## Quoted passage

It is probable that the same dread of strangers, rather than any
desire to do them honour, is the motive of certain ceremonies which
are sometimes observed at their reception, but of which the
intention is not directly stated. In the Ongtong Java Islands, which
are inhabited by Polynesians, the priests or sorcerers seem to wield
great influence. Their main business is to summon or exorcise
spirits for the purpose of averting or dispelling sickness, and of
procuring favourable winds, a good catch of fish, and so on. When
strangers land on the islands, they are first of all received by the
sorcerers, sprinkled with water, anointed with oil, and girt with
dried pandanus leaves. At the same time sand and water are freely
thrown about in all directions, and the newcomer and his boat are
wiped with green leaves. After this ceremony the strangers are
introduced by the sorcerers to the chief. In Afghanistan and in some
parts of Persia the traveller, before he enters a village, is
frequently received with a sacrifice of animal life or food, or of
fire and incense. The Afghan Boundary Mission, in passing by
villages in Afghanistan, was often met with fire and incense.
Sometimes a tray of lighted embers is thrown under the hoofs of the
traveller's horse, with the words, "You are welcome." On entering a
village in Central Africa Emin Pasha was received with the sacrifice
of two goats; their blood was sprinkled on the path and the chief
stepped over the blood to greet Emin. Sometimes the dread of
strangers and their magic is too great to allow of their reception
on any terms. Thus when Speke arrived at a certain village, the
natives shut their doors against him, "because they had never before
seen a white man nor the tin boxes that the men were carrying: 'Who
knows,' they said, 'but that these very boxes are the plundering
Watuta transformed and come to kill us? You cannot be admitted.' No
persuasion could avail with them, and the party had to proceed to
the next village."

The fear thus entertained of alien visitors is often mutual.
Entering a strange land the savage feels that he is treading
enchanted ground, and he takes steps to guard against the demons
that haunt it and the magical arts of its inhabitants. Thus on going
to a strange land the Maoris performed certain ceremonies to make it
"common," lest it might have been previously "sacred." When Baron
Miklucho-Maclay was approaching a village on the Maclay Coast of New
Guinea, one of the natives who accompanied him broke a branch from a
tree and going aside whispered to it for a while; then stepping up
to each member of the party, one after another, he spat something
upon his back and gave him some blows with the branch. Lastly, he
went into the forest and buried the branch under withered leaves in
the thickest part of the jungle. This ceremony was believed to
protect the party against all treachery and danger in the village
they were approaching. The idea probably was that the malignant
influences were drawn off from the persons into the branch and
buried with it in the depths of the forest. In Australia, when a
strange tribe has been invited into a district and is approaching
the encampment of the tribe which owns the land, "the strangers
carry lighted bark or burning sticks in their hands, for the
purpose, they say, of clearing and purifying the air." When the
Toradjas are on a head-hunting expedition and have entered the
enemy's country, they may not eat any fruits which the foe has
planted nor any animal which he has reared until they have first
committed an act of hostility, as by burning a house or killing a
man. They think that if they broke this rule they would receive
something of the soul or spiritual essence of the enemy into
themselves, which would destroy the mystic virtue of their
talismans.

## Records provided
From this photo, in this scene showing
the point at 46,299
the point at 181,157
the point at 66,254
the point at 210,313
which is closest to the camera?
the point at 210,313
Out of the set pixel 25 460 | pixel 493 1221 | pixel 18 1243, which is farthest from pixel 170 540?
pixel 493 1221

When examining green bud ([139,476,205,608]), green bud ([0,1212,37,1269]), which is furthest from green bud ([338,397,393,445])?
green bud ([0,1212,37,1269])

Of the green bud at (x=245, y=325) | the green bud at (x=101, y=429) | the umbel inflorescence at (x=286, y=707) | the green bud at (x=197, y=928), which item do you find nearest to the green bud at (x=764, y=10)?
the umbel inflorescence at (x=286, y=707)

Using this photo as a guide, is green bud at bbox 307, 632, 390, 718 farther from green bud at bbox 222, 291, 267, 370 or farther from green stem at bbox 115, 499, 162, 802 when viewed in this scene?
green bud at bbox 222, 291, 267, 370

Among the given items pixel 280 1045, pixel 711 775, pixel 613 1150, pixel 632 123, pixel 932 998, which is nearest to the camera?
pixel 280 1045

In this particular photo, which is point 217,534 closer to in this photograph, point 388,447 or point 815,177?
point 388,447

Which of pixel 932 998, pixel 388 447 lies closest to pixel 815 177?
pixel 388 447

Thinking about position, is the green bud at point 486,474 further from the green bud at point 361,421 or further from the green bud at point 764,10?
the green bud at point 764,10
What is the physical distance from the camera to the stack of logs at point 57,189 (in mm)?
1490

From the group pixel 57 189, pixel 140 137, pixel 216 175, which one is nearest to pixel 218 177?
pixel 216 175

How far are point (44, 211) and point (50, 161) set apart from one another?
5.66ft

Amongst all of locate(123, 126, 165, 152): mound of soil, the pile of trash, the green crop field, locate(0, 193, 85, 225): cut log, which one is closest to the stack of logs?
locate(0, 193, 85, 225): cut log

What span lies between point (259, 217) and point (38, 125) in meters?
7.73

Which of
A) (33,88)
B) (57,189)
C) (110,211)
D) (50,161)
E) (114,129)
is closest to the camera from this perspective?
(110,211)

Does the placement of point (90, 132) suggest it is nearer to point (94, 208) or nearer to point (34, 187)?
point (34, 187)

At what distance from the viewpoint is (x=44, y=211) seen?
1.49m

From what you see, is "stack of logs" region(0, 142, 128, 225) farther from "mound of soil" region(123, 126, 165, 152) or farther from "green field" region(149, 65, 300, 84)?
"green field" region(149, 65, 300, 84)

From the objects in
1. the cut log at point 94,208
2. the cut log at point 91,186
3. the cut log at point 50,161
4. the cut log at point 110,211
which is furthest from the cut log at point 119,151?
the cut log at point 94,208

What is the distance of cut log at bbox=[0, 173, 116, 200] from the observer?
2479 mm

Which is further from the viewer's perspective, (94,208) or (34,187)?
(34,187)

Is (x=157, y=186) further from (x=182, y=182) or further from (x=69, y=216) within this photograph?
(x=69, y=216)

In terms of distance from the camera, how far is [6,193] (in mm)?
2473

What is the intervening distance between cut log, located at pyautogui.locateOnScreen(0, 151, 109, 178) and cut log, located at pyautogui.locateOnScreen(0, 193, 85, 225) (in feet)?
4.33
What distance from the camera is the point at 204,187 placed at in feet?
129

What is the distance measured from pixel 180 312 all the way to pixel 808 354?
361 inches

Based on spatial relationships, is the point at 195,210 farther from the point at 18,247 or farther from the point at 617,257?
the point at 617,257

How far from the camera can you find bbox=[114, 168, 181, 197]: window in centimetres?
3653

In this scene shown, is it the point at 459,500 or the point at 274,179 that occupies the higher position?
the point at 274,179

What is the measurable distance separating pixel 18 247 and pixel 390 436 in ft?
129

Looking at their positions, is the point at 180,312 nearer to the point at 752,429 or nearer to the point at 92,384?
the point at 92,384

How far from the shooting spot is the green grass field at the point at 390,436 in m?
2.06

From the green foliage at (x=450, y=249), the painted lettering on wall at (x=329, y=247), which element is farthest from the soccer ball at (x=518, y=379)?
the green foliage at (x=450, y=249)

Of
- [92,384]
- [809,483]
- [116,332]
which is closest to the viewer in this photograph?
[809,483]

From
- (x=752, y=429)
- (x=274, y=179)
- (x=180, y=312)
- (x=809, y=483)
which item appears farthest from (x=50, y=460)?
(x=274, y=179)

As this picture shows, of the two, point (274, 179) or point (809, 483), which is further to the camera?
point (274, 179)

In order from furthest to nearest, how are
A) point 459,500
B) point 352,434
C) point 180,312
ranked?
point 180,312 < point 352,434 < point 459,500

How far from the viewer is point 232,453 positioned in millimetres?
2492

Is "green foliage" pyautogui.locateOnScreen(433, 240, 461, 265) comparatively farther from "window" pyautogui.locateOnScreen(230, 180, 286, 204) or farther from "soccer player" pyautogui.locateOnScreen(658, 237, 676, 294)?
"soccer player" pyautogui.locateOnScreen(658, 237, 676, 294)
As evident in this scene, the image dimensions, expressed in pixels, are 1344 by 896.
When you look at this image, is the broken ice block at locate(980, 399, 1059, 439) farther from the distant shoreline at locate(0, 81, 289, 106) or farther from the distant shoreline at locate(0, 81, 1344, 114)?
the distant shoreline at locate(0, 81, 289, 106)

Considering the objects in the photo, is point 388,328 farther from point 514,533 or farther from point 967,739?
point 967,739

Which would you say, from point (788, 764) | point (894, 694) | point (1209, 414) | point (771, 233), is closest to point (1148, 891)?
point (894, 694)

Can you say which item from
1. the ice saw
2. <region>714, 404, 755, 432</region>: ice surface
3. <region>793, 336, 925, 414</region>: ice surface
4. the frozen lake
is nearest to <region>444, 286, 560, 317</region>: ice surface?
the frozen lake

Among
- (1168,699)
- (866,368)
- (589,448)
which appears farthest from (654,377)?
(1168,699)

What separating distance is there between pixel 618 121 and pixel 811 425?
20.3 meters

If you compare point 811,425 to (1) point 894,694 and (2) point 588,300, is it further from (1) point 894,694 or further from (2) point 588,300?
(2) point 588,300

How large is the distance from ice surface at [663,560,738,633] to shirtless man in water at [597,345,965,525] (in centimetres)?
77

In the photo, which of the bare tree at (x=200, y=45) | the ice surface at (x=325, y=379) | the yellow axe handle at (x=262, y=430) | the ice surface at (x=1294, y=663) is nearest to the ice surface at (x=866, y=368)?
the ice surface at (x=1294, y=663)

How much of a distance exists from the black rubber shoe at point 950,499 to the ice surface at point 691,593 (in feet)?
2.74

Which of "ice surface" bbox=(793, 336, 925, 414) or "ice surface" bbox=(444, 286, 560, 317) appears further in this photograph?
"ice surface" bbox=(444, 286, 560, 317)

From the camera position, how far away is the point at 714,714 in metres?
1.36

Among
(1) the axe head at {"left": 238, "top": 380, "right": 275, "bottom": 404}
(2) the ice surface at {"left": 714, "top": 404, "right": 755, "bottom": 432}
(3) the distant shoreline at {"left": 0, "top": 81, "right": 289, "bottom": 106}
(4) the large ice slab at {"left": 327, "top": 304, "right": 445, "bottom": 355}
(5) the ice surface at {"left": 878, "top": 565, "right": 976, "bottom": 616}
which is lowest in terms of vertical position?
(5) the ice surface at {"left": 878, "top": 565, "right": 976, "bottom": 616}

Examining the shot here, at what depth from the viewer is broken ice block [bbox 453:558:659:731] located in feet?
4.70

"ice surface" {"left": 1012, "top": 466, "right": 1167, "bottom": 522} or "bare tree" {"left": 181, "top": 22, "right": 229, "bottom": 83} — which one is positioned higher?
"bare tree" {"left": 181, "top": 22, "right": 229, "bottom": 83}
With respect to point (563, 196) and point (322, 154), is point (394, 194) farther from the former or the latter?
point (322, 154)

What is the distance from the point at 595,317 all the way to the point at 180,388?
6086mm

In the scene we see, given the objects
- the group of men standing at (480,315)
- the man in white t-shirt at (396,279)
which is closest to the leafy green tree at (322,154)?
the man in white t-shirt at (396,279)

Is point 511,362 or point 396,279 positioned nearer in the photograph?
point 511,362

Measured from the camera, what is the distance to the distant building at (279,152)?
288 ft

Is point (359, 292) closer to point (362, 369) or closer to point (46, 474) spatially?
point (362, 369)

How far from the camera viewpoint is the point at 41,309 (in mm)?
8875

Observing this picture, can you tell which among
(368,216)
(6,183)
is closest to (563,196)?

## Exercise details
Carry on the passage about ceremonies for receiving strangers and entering strange lands, starting right after its last sentence.

## Exercise output
Again, it is believed that a man who has been on a journey may have
contracted some magic evil from the strangers with whom he has
associated. Hence, on returning home, before he is readmitted to the
society of his tribe and friends, he has to undergo certain
purificatory ceremonies. Thus the Bechuanas "cleanse or purify
themselves after journeys by shaving their heads, etc., lest they
should have contracted from strangers some evil by witchcraft or
sorcery." In some parts of Western Africa, when a man returns home
after a long absence, before he is allowed to visit his wife, he
must wash his person with a particular fluid, and receive from the
sorcerer a certain mark on his forehead, in order to counteract any
magic spell which a stranger woman may have cast on him in his
absence, and which might be communicated through him to the women of
his village. Two Hindoo ambassadors, who had been sent to England by
a native prince and had returned to India, were considered to have
so polluted themselves by contact with strangers that nothing but
being born again could restore them to purity. "For the purpose of
regeneration it is directed to make an image of pure gold of the
female power of nature, in the shape either of a woman or of a cow.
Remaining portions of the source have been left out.